It is believed that because of the complexity of pathways involved
in inflammation, any one specific cytokine or other inflammatory
mediator is unlikely to have a significant impact on the treatment
of these lung diseases. Nicotinic receptor agonists as well as
analogues and derivatives thereof, not unlike corticosteroids, have
the advantage of targeting a broad spectrum of the inflammatory
response. Therein lies their potential in the treatment of
inflammatory lung diseases.
EXAMPLES
I--Hypersensitivity-like Inflammation
[0086] Effect of nicotinic agonists on long term-induced
hypersensitivity pneumonitis (HP) in mice.
Example 1
In vivo HP Studies
[0087] The hypothesis is that the stimulation of nicotinic
receptors with nicotine down-regulates the immune response to HP
antigens via inflammatory cytokine suppression and inhibition of
specific antigen-mediated cellular activation.

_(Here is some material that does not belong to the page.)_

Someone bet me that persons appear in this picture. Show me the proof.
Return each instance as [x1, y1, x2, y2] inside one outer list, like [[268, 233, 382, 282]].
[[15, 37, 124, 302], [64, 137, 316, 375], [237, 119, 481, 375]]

[0088] This model was selected because, as mentioned previously,
the incidence of HP is lower in smokers than in non-smokers (50),
and because this model is well described. HP was induced by the
administration of Saccheropospora rectivigula (SR) antigen, the
causative agent of farmer's lung (51), a form of HP. Mice were
simultaneously treated with intra-peritoneal (IP) nicotine, with
doses ranging from 0.5 to 2.0 mg/kg, twice a day. Nicotine
administration significantly reduced the number of total cells
found in the bronchoalveolar lavage (BAL) of these mice. The
population that was the most affected by nicotine treatment were
lymphocytes as seen in FIG. 1. It will be seen that there was a
marked inhibition of total cell counts in nicotine treated mice due
mainly to a decrease in the lymphocyte population. Pulmonary
macrophages and lymphocytes were isolated, and stimulated with
anti-CD3+recombinant IL-2. The production of IFN-.gamma. mRNA by
these cells, a cytokine known to be involved in the development of
HP and other pulmonary inflammatory diseases (52), was measured.
Cells from nicotine treated animals showed significantly lower
expression of IFN-.gamma. mRNA than cells from non-treated animals.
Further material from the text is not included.